Comprendre la rentabilité d'un restaurant en trois chiffres
Un restaurant peut afficher un beau chiffre d'affaires et ne rien gagner. La rentabilité ne se lit pas sur la caisse, elle se lit sur ce qui reste une fois toutes les charges payées. C'est la différence entre un établissement plein et un établissement rentable.
Pour évaluer la santé financière d'un établissement, trois indicateurs suffisent à poser le diagnostic. Le premier est la marge brute, c'est-à-dire ce qui reste après les achats de matières premières. Le deuxième est le ratio de personnel. Le troisième est le poids des charges de structure, loyer en tête.
Ces trois postes absorbent en général plus de 80 % des revenus d'un restaurant classique. Tout le reste de la gestion consiste à les surveiller mois après mois. Un point de dérive sur le food cost se voit rarement au jour le jour, mais il se voit au bilan.
La difficulté du secteur de la restauration tient à la faiblesse du résultat final. Sur 100 euros encaissés, un exploitant en garde souvent entre 3 et 10 avant impôt. Autrement dit, une erreur de 2 points sur les coûts des matières premières peut effacer un tiers du bénéfice.
Les charges d'un restaurant : fixes, variables et matières
Avant tout calcul, il faut trier les dépenses. La distinction entre charges fixes et charges variables conditionne tous les raisonnements qui suivent, notamment le seuil de rentabilité.
Les charges fixes
Elles tombent que la salle soit pleine ou vide. On y trouve le loyer, les assurances, les abonnements logiciels, l'expert-comptable, les emprunts, une partie de l'énergie et la masse salariale des contrats permanents. Ce sont les frais qui vous obligent à ouvrir.

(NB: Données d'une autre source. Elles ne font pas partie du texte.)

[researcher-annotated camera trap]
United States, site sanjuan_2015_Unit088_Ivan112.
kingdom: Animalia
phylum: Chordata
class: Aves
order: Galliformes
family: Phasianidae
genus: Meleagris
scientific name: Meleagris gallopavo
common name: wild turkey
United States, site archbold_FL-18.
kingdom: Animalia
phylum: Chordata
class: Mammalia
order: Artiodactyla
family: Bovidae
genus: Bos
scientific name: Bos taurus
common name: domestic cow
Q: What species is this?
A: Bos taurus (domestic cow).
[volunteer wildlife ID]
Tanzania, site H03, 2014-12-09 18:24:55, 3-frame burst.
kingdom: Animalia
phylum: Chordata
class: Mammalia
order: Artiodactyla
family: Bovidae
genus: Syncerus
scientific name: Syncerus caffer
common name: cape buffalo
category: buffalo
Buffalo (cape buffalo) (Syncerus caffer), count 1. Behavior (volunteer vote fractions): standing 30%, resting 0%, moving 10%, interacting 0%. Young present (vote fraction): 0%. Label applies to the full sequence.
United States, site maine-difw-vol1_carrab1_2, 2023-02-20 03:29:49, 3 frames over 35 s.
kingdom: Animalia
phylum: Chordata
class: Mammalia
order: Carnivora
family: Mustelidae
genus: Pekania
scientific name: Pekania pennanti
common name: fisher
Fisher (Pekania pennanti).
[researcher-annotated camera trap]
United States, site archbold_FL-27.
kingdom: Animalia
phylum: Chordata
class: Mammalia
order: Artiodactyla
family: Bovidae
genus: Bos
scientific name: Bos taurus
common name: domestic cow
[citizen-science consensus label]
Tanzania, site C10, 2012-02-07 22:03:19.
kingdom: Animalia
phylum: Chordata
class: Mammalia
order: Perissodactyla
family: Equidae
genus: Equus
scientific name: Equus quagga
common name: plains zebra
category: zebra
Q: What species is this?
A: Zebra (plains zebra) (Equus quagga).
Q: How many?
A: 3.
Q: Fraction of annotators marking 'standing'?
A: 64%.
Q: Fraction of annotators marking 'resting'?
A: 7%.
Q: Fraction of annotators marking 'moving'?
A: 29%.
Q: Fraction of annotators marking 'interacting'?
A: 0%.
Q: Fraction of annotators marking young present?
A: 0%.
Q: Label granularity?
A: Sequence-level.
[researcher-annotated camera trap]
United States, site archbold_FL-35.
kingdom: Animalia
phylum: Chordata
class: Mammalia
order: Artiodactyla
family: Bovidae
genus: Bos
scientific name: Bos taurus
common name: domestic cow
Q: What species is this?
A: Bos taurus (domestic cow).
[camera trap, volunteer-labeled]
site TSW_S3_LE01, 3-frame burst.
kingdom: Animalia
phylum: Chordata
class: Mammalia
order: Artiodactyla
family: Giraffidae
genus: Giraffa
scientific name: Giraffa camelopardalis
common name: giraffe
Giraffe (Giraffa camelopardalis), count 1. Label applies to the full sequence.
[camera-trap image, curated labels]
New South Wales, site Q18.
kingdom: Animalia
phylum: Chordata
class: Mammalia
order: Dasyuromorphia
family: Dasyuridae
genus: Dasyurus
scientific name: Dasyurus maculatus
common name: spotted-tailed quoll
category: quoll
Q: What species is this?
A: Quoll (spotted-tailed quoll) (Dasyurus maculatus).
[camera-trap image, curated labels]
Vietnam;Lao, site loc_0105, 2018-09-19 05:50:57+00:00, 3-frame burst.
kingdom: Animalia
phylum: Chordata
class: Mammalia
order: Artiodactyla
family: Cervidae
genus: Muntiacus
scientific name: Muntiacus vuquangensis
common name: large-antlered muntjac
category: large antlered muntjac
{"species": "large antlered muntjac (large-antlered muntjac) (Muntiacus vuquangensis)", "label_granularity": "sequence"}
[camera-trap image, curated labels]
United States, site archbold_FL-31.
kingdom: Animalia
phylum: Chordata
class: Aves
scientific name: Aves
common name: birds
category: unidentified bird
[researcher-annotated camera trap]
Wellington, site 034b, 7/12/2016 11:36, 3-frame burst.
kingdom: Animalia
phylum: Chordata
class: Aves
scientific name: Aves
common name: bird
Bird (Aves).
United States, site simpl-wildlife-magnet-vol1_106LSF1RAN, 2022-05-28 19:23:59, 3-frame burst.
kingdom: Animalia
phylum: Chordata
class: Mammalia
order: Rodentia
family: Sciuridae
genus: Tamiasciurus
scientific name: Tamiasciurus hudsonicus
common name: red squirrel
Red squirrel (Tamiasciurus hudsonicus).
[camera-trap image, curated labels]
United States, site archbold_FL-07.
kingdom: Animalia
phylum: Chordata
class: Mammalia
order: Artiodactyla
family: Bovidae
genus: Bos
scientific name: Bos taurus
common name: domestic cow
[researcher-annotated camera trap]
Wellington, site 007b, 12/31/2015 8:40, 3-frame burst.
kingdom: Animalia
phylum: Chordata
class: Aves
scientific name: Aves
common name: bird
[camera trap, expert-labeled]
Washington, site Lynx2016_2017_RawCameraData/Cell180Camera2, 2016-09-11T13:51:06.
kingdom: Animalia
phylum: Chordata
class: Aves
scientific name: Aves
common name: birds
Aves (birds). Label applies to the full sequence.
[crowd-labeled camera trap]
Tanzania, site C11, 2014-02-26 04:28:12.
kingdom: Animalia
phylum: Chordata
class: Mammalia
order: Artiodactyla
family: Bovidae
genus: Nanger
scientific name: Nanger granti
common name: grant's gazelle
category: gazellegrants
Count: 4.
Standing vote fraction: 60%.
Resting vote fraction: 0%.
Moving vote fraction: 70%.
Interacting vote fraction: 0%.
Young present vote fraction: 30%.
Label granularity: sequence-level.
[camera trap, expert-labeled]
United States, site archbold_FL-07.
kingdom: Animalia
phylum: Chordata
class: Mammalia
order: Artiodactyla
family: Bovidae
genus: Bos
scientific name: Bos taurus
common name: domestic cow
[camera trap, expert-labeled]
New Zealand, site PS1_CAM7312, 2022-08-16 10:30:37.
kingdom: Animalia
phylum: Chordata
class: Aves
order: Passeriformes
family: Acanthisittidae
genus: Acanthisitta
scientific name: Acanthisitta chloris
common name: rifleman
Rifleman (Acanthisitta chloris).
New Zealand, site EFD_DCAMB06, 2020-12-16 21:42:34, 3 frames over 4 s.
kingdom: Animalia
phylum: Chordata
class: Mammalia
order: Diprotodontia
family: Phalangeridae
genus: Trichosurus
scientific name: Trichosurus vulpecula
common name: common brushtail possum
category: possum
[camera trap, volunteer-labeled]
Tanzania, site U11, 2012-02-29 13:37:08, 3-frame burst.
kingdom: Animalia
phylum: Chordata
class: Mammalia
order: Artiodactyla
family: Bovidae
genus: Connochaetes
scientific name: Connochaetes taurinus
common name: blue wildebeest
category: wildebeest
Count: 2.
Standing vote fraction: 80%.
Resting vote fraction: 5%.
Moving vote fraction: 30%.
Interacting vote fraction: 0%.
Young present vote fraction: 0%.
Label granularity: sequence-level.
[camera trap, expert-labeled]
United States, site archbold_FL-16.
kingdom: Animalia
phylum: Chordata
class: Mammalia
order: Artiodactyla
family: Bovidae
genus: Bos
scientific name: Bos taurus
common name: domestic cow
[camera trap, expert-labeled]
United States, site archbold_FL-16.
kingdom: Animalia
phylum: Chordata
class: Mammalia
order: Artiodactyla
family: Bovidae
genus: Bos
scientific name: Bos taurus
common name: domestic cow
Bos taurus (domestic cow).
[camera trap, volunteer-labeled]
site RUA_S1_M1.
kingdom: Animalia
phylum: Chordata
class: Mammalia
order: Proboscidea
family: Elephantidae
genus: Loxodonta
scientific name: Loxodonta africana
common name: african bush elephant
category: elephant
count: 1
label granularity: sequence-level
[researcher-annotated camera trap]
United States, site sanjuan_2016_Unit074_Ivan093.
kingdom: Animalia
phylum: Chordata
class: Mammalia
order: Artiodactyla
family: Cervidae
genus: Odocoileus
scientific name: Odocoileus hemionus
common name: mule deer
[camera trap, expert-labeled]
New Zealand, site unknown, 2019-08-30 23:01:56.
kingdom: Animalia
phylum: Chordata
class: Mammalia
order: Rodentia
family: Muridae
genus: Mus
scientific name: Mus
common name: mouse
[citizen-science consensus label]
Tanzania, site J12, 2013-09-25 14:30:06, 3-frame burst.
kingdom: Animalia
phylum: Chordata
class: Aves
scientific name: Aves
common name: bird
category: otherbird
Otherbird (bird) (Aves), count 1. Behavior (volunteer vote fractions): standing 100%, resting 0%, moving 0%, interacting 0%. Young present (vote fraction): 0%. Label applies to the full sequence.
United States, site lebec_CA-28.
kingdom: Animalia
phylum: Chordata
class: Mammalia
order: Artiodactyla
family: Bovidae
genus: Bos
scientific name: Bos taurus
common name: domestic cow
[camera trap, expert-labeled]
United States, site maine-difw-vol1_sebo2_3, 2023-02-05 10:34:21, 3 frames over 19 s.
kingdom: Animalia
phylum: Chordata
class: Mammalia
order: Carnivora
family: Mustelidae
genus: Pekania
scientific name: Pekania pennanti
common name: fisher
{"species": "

Un loyer représentant plus de 10 % du chiffre d'affaires est un signal d'alerte dans la plupart des concepts. Au-delà, la moindre baisse d'activité devient douloureuse, car rien ne s'ajuste à la baisse.
Les charges variables
Les coûts variables suivent le nombre de couverts servis. Achats alimentaires et boissons, emballages pour la vente à emporter, commissions des plateformes de livraison, extras en renfort le week-end, blanchisserie. Plus vous vendez, plus ils montent, ce qui est normal.
- Matières premières : entre 25 et 35 % du chiffre d'affaires hors taxes selon le type de carte
- Personnel, charges comprises : entre 30 et 40 % pour un service à table
- Loyer et charges locatives : 6 à 10 %
- Énergie, entretien, assurances, divers : 8 à 12 %
- Commissions plateformes, quand elles existent : 20 à 30 % du chiffre concerné
Le ratio matières, ou food cost
Le food cost mesure le poids des achats alimentaires dans les recettes. On le calcule ainsi : (stock initial + achats − stock final) ÷ chiffre d'affaires HT × 100. Le suivre par famille de produits, et pas seulement en global, change tout : la viande et le poisson dérivent bien plus vite que la boisson.
Les liquides tirent la marge vers le haut. Un café à 2,50 euros coûte quelques centimes, une bouteille de vin se revend souvent trois fois son prix d'achat. C'est pourquoi deux établissements aux mêmes coûts des matières en cuisine peuvent avoir des résultats bruts très différents.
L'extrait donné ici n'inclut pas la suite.